§ ZU ERLEDIGENDE AUFGABEN
1. Beantworte anhand des Urteilstexts diese Fragen:
(a) Vom welchem Datum ist das Urteil des Oberlandesgerichts Koblenz, gegen das sich die Revision richtet?
(b) In welchem Jahr wurde die Ehe der Parteien geschlossen?
(c) Welche Tätigkeit übt die Beklagte aus?
2. Gib den Abschnitt des Urteilstexts von "Entscheidungsstichwort (Thema)" bis einschließlich "des Klägers zurückgewiesen." wortgetreu aus.

§ VORLIEGENDER TEXT
__________________________________________________

Entscheidungsstichwort (Thema)
Nachehelicher Unterhalt
Leitsatz (amtlich)
Zur Anwendung des § 1579 Nr. 7 BGB, wenn der unterhaltsberechtigte geschiedene Ehegatte ein länger dauerndes Verhältnis zu einem neuen Partner unterhält, die Lebensbereiche gleichwohl getrennt gehalten werden und die Beziehung damit bewußt auf Distanz angelegt ist.
Normenkette
BGB § 1579 Nr. 7
Verfahrensgang
OLG Koblenz |
AG Bingen am Rhein |
Tenor
Die Revision gegen das Urteil des 9. Zivilsenats – 4. Senat für Familiensachen – des Oberlandesgerichts Koblenz vom 15. September 1999 wird auf Kosten des Klägers zurückgewiesen.
Von Rechts wegen
Tatbestand
Die Parteien streiten um nachehelichen Unterhalt.
Durch Verbundurteil vom 14. März 1994 wurde ihre im Jahre 1989 geschlossene Ehe geschieden, die elterliche Sorge für das am 25. Oktober 1990 geborene Kind Vanessa der Beklagten übertragen und der Kläger verurteilt, an diese nachehelichen Unterhalt von monatlich 950 DM sowie Kindesunterhalt von monatlich 350 DM zu zahlen. Dabei wurde die Höhe des Unterhalts nach der von den Parteien am 3. September 1992 geschlossenen außergerichtlichen Scheidungsvereinbarung bemessen, in der sich der Kläger ausgehend von einem Nettoeinkommen der Beklagten von „ca. 1.200 DM” monatlich und einem eigenen Nettoeinkommen von „mindestens 3.000 DM” monatlich verpflichtet hatte, nachehelichen Ehegatten- und Kindesunterhalt in Höhe von 950 DM bzw. 350 DM zu zahlen. Der 1947 geborene Kläger ist von Beruf Gas-, Wasser- und Heizungsinstallationsmeister. Seit dem 1. Juli 1994 ist er wiederverheiratet; am 13. Mai 1994 war seine weitere Tochter Denise geboren worden. Die 1956 geborene Beklagte übt eine Teilzeitbeschäftigung als Verwaltungsangestellte aus. Seit etwa 1992 unterhält sie eine Beziehung zu einem anderen Partner.

__________________________________________________

§ AUFGEFÜHRTE DATENSÄTZE
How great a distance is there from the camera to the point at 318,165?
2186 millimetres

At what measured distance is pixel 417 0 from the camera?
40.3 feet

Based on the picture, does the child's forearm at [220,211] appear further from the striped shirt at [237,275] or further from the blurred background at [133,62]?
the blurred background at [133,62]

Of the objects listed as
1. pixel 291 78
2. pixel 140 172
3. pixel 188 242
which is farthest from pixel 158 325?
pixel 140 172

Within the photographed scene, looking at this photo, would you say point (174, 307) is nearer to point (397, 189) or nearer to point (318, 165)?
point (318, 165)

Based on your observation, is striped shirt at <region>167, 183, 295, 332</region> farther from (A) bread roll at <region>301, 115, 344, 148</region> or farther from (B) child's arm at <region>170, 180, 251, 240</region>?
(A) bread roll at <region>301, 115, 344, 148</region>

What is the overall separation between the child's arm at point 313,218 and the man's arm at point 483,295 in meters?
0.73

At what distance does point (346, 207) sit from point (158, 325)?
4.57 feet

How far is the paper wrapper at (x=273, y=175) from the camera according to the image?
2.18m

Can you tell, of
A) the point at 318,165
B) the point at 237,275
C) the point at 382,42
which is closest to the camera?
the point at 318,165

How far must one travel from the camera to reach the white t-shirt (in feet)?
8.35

__________________________________________________

§ ANTWORTEN JE AUFGABE
1.
(a) Vom 15. September 1999.
(b) Im Jahr 1989.
(c) Sie arbeitet in Teilzeit als Verwaltungsangestellte.

2.
Entscheidungsstichwort (Thema)
Nachehelicher Unterhalt
Leitsatz (amtlich)
Zur Anwendung des § 1579 Nr. 7 BGB, wenn der unterhaltsberechtigte geschiedene Ehegatte ein länger dauerndes Verhältnis zu einem neuen Partner unterhält, die Lebensbereiche gleichwohl getrennt gehalten werden und die Beziehung damit bewußt auf Distanz angelegt ist.
Normenkette
BGB § 1579 Nr. 7
Verfahrensgang
OLG Koblenz |
AG Bingen am Rhein |
Tenor
Die Revision gegen das Urteil des 9. Zivilsenats – 4. Senat für Familiensachen – des Oberlandesgerichts Koblenz vom 15. September 1999 wird auf Kosten des Klägers zurückgewiesen.